↓↓↓

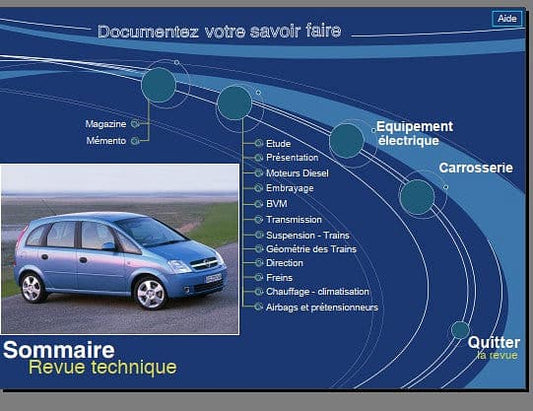 Aide

Documentez votre savoir faire

Magazine
Mémento

Etude
Présentation
Moteurs Diesel
Embrayage
BVM
Transmission
Suspension - Trains
Géométrie des Trains
Direction
Freins
Chauffage - climatisation
Airbags et prétensionneurs

Equipement électrique

Carrosserie

Quitter
la revue

Sommaire
Revue technique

↑↑↑

▶ _Problem details_
Lines from the one holding "Carrosserie" through the end of the material above should be output exactly, and all others skipped.

▶ _Written response_
Carrosserie

Quitter
la revue

Sommaire
Revue technique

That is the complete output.